Verrücktes Wochenende

Und ihr so?
Samstagabend, 6. November, 20:45 Uhr und das Thermometer zeigt 19,5°C……..
Aber von vorne…….
Unser Umzug ist jetzt schon ein paar Wochen her. Der Schlafzimmerschrank seinerzeit bei IKEA erworben steht. Rechts vom Schrank wäre noch wunderbar Platz für ein weiteres 50cm Teil. Doof nur, dass es genau diese Farbe / Serie nicht mehr zu kaufen gibt. Was tun?
Hin und her überlegt und dann einfach mal bei Ebay Kleinanzeigen nach den Einzelteilen gesucht.
Just am vergangenen Wochenende liefen alle Fäden zusammen und wir holten einen Korpus in der richtigen Farbe und am Sonntag dann noch eine passende Tür bei einem anderen Anbieter.
Es waren noch kleine Hürden zu nehmen, weil die Beschläge der Tür nicht mit den Beschlägen des Korpus passten, aber letztendlich war alles montiert und sieht aus, als wäre es schon immer so gewesen. Klasse, warte, mal eben selbst auf die Schulter klopfen.

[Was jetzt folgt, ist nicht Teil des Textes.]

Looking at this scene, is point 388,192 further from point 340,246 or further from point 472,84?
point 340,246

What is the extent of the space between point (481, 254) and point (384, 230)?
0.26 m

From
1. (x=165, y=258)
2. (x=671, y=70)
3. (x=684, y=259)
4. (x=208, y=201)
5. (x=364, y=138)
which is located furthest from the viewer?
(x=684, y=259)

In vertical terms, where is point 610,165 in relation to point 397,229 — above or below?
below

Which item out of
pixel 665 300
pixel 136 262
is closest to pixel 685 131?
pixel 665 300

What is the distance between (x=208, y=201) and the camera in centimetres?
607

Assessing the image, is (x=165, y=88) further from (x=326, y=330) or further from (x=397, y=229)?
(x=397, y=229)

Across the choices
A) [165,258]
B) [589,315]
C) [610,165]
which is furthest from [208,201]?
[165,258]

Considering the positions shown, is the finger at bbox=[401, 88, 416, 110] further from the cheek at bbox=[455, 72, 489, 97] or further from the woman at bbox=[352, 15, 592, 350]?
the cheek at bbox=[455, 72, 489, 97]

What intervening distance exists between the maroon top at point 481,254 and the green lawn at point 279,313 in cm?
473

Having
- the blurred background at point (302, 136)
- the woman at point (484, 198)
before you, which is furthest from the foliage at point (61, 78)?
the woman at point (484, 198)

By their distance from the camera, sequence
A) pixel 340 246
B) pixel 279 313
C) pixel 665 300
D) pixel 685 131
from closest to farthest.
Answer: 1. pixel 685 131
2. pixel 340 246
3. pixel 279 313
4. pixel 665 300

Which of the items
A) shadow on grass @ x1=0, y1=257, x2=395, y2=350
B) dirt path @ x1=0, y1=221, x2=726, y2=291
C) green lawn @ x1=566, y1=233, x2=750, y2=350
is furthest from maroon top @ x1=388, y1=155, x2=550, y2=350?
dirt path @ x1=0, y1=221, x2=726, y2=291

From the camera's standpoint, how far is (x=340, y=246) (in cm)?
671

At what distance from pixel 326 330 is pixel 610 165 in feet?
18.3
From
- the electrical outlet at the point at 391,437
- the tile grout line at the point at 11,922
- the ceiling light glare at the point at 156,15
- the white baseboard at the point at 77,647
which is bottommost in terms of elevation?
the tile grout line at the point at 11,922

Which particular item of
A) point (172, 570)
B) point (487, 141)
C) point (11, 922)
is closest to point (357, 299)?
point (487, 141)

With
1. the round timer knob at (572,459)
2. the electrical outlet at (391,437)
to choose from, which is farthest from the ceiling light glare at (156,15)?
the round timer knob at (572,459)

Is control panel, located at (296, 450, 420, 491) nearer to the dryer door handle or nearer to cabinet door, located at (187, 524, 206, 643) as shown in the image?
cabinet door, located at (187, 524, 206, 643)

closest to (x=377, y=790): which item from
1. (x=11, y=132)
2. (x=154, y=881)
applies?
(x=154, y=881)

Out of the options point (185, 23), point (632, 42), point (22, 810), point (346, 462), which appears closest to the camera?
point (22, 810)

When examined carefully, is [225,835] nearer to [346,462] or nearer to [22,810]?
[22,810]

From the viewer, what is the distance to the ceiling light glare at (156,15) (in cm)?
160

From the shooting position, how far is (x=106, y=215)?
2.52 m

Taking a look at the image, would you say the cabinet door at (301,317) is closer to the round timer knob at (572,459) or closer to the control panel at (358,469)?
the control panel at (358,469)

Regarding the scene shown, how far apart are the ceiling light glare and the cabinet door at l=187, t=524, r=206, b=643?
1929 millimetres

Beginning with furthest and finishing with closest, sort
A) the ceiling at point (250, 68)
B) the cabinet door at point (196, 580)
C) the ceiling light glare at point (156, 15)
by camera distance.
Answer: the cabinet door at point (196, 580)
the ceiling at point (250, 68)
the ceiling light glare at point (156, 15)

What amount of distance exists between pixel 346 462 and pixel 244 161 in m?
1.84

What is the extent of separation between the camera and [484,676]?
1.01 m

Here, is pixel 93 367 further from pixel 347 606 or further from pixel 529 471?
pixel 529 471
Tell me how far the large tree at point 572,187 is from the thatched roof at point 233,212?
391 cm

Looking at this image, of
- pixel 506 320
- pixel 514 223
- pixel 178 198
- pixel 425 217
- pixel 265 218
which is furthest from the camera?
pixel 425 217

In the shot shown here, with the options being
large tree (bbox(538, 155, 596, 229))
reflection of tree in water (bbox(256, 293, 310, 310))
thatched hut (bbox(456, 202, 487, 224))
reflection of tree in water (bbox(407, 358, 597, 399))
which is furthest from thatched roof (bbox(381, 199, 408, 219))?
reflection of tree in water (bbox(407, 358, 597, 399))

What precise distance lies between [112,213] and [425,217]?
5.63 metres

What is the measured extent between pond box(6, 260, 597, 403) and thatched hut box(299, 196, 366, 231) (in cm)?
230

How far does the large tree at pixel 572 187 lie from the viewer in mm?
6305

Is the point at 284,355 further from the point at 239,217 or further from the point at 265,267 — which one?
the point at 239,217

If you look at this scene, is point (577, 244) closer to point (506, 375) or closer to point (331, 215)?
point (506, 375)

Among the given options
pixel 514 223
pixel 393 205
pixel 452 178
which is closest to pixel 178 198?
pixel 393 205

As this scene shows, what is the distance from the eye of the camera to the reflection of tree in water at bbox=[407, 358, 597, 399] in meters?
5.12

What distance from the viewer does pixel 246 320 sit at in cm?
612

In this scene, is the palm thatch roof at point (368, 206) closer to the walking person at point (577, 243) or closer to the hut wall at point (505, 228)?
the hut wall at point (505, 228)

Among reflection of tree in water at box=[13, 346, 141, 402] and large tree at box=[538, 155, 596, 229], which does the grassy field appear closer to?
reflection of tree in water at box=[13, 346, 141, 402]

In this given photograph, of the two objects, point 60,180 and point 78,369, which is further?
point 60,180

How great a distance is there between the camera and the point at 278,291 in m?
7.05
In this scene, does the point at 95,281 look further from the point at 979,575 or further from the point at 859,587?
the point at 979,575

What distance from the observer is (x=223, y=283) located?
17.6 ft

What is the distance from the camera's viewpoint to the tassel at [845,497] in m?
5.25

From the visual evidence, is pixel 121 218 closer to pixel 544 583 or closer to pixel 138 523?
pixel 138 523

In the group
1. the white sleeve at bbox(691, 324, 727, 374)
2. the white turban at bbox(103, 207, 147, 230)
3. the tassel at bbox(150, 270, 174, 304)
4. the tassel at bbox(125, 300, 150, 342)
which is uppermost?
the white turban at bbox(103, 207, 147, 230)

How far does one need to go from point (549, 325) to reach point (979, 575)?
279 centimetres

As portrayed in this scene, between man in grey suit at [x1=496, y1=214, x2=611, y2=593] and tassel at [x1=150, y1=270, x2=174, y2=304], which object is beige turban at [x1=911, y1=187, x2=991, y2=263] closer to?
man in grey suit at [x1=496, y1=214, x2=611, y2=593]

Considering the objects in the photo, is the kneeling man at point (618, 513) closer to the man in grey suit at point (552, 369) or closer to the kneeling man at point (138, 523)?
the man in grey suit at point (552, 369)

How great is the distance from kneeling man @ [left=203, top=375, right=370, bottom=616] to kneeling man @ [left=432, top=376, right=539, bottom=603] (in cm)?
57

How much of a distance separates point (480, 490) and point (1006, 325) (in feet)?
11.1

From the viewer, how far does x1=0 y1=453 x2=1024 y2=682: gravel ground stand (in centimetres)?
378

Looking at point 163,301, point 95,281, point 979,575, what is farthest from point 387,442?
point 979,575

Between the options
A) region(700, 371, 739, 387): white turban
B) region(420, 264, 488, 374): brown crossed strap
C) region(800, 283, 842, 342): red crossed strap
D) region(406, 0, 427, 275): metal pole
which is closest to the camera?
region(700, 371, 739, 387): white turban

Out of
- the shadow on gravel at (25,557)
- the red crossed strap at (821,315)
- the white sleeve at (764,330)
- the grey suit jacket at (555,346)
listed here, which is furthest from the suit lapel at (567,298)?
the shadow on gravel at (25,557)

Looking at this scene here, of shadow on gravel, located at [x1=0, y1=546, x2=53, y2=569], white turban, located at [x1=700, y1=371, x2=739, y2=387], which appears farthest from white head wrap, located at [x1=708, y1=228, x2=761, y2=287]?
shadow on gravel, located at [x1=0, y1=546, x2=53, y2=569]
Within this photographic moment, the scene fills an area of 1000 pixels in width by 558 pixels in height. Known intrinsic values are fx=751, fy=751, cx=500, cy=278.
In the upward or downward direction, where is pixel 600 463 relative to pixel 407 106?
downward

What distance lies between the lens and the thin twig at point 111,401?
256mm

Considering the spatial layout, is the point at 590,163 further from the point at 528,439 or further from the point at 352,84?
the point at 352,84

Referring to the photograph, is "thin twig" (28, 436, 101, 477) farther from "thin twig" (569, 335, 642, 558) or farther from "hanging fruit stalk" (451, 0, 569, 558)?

Samstag Geburtstag Schwiegermutter. Wir wollten lecker essen gehen. Gott sei Dank hatte Schwiegervater einen Tisch reserviert. Denn was wir in besagtem Gourmet Tempel (der heisst wirklich so) erlebten, war, naja, grenzwertig.
Riesen Parkplatz, voll!
Das Restaurant, ein mongolisch-chinesisches Restaurant mit eben Buffett etc….
riiiiiiiiiiiiiiiiiiiiiiiiiiiiiiiiiiiiiiiiiiiesig groß! Menschentrauben an den Auslagen und am Eingang. Für Wartende hatten die eine endlose Reihe von Sofas bereitgestellt…… es ging zu wie auf dem Flughafen zur Ferienzeit, wenn das Personal streikt.

Wir mögen ja das mongolische Konzept, rohes Fleisch / Fisch, Gemüse und Soßen auswählen, am Grill abgeben und man bekommt es dann zubereitet an den Tisch geliefert.
1. Feststellung: 80% der Gäste kommen nur zum Fressen bis zur Narkose her, und man sieht es ihnen an.
2. Feststellung: die Wartezeiten an den Stationen, wo es fertige Gerichte gibt, eben sowas wie Hühnchen süß-sauer oder Rindfleisch mit Zwiebeln, oder auch den ganzen frittierten Kram, und ganz toll: Pommes, waren besonders lang.
3. Feststellung: Am Sushi-Stand war weit weniger los, gemäss dem Motto: was der Bauer nicht kennt.
4. Feststellung: Frischer Fisch, frische Meeresfrüchte und frisches Fleisch, sowie frisches Gemüse sind für viele auch nicht der Renner, deshalb, kurze Wartezeit.
5. Feststellung: Benehmen ist Glücksache!
6. Feststellung: ein Haufen Dulleks sind unterwegs gewesen, die sich für ihren Platz in der Reihe geprügelt hätten. Es sei bemerkt, es war von allem genug da und wurde auch immer wieder nachgefüllt…..es gab nirgends einen Engpaß an Essen! Umso unverständlicher die Reaktionen einiger Gäste.
7. Feststellung: Viele Muslime waren da. Es gab nämlich kein einziges Gericht, wo Schweinefleisch verwendet wurde, hatte ich früher nie so drauf geachtet, fand ich toll.

Zusammengefasst kann man sagen, ungesundes, fertiges und frittiertes Essen in wirklich ungesunden Mengen kommt bei den Gästen am besten an. Leider konnte man hier deutlich erkennen, aus welchem Umfeld die Gäste kamen. Das soll nicht abwertend klingen sondern nur verdeutlichen, was die Wissenschaftler schon länger prognostizieren……. die Leute verlernen echt zu genießen, weil sie nur noch Fertiggerichte kennen und viele gar nicht mehr selbst kochen. Ungesunde Inhaltsstoffe verändern unsere Körper, und das nicht zum Guten.

Glücklicherweise mögen wir Sushi und frische Zutaten, sodass die Wartezeiten für uns kein Problem waren. Wir haben vorzüglich gegessen. Es hat uns gut gefallen.